◆ **Ziel 1**: Gib die Zeilen zu räumlichen Beziehungen als Markdown-Tabelle mit den Spalten „Nr“ und „Zeile“ wieder, beginnend mit der Zeile mit „How much distance“ und weiter bis einschließlich der Zeile mit „0.87 meters“. Leerzeilen lässt du dabei weg.

◆ **Lesetext**:
•••
Der Frequenzbereich vom oberem Mittelton zum Hochton trägt sicherlich auch sein Schärflein dazu bei, dass der Hegel H120 feindynamisch und in Bezug auf Speed und Artikulation von Impulsen in dieser Klasse kaum zu schlagen sein dürfte. Mir fällt in der Tat erst der Naim Supernait 3 als nicht zu überwindende Hürde für den Hegel H120 ein. Das perfekte Anschauungsmaterial dafür liefert „Kompet Gar“ (Album: Blue; auf Amazon anhören) von Terje Rypdal & The Chasers: Das macht richtig an, wie der relativ schlank reproduzierte Slap-Bass aus dem rabenschwarzen Nichts in der Mitte der Lautsprecherbasis ansatzlos hervorprescht und wie die Snaredrum und die Toms des Schlagzeugs energiegeladen explodieren. So richtig grandios wird’s dann in Victor Wootens „U Can’t Hold No Groove (If You Ain’t Got No Pocket)“ vom Album A Show of Hands. Dieses Stück zeigt wie kein anderes von mir mit dem Hegel H120 gehörtes auf, was seine Mission ist: die dynamisch unlimitierte, extrem schnelle, saubere, verzerrungsfreie Durchreiche von Details, Transienten und Impulsen, ohne dass ein zu kräftiger Bassbereich diese Informationen je zudecken würde.
•••
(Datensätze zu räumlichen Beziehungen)
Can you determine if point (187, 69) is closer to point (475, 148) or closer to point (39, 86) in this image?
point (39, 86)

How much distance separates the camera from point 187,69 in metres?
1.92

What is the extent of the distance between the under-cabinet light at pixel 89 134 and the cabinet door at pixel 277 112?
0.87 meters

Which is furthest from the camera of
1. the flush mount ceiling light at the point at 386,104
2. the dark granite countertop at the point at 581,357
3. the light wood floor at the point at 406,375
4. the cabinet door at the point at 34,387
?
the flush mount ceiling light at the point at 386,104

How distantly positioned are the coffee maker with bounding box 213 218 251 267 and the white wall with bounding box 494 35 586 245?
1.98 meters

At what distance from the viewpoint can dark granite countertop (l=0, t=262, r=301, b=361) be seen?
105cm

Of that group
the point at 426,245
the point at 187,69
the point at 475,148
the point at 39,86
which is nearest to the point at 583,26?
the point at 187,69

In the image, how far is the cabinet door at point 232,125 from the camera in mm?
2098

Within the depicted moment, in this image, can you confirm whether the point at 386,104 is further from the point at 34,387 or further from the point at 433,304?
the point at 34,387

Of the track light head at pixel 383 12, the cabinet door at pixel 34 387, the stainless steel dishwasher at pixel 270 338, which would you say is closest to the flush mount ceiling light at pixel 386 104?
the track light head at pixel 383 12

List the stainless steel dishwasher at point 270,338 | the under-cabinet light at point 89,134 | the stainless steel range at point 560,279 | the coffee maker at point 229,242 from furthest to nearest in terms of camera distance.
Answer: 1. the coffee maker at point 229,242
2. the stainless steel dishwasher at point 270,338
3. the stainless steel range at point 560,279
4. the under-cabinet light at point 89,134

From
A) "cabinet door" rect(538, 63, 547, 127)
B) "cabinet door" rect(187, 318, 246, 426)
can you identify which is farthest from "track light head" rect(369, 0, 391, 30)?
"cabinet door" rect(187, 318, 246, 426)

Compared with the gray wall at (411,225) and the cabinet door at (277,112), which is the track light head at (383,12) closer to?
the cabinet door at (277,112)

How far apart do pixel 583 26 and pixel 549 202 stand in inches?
•••
◆ **Ziel 2**: Schreibe den Lesetext über den Verstärker Hegel H120 im Anschluss an seinen letzten Satz weiter.

◆ **Lösung 1**:
| Nr | Zeile |
|---|---|
| 1 | How much distance separates the camera from point 187,69 in metres? |
| 2 | 1.92 |
| 3 | What is the extent of the distance between the under-cabinet light at pixel 89 134 and the cabinet door at pixel 277 112? |
| 4 | 0.87 meters |

◆ **Lösung 2**:
Rundes Paket
Liefern die Mitspieler Auralic Aries (1.700 Euro) und Linnenberg Telemann (4.400 Euro) die Signale an die analogen Eingänge des Hegel H120, so legt dessen Performance – erwartbarerweise – zu. Jedoch bleiben die Unterschiede durchaus im Rahmen. Am deutlichsten fallen mir die Verbesserung des Raumeindrucks und das Zustandekommen der oben bereits erwähnten „Raum-Ambiance“ auf: Das Geschehen wirkt größer, atmet lockerer durch und strahlt etwas mehr. Zudem wirkt der Grundton etwas kräftiger und farbsatter, wenn’s denn auf der Aufnahme so drauf ist. Das ist einerseits ein echtes Kompliment für die fürs Geld sehr gute Digitalsektion des ungleich günstigeren Hegel H120 und andererseits ein Ritterschlag für seine Analogsektion, die diese Unterschiede problemlos zu transportieren vermag – was keine Selbstverständlichkeit ist.